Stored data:
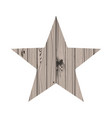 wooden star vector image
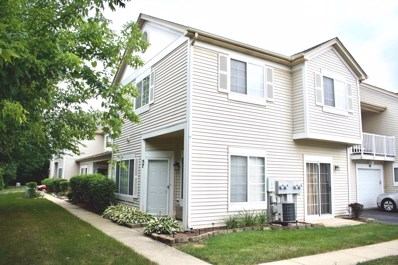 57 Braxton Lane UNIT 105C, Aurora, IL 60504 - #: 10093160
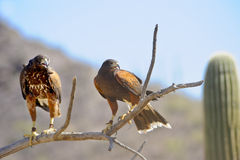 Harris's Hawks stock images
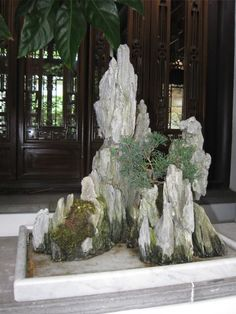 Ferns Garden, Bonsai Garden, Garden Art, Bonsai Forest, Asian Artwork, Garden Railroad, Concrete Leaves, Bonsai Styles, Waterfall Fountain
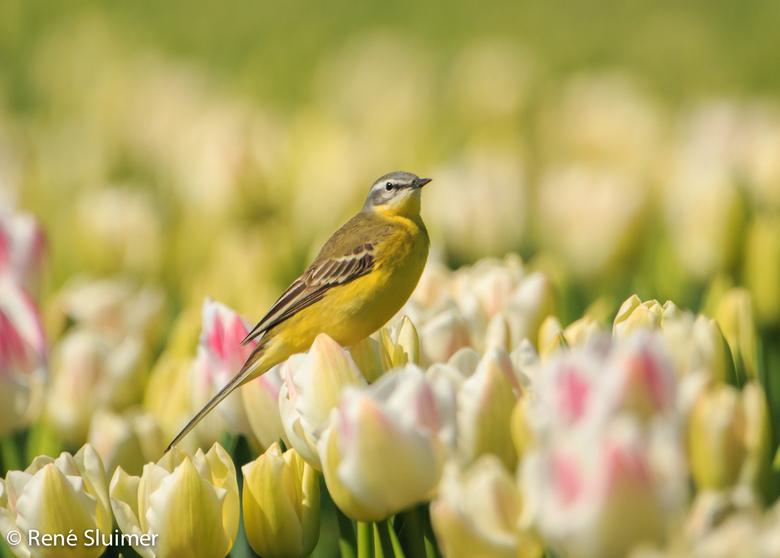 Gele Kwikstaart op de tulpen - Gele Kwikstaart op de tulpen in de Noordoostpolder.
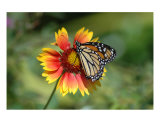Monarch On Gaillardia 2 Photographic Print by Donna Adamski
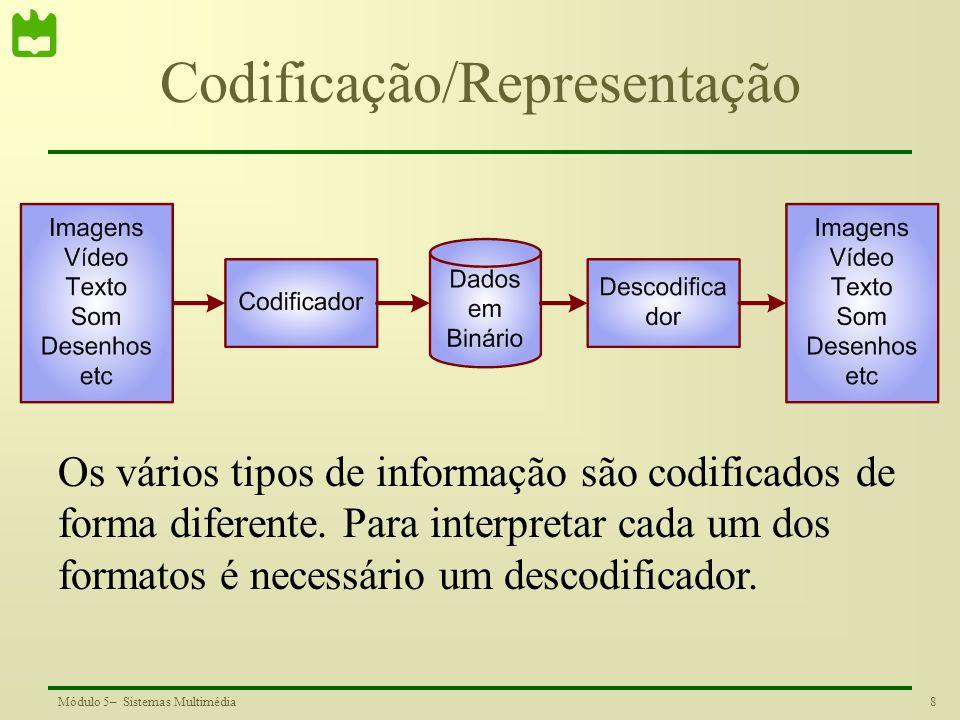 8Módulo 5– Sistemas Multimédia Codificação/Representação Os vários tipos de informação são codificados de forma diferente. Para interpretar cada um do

▶ **Problem requirements**
Extract, character for character, every line from the one that holds "Gele Kwikstaart op de tulpen - Gele" through the end of the entries above. Include both boundary lines and no pictures.

▶ **Output for this task**
 Gele Kwikstaart op de tulpen - Gele Kwikstaart op de tulpen in de Noordoostpolder.
Monarch On Gaillardia 2 Photographic Print by Donna Adamski
 8Módulo 5– Sistemas Multimédia Codificação/Representação Os vários tipos de informação são codificados de forma diferente. Para interpretar cada um do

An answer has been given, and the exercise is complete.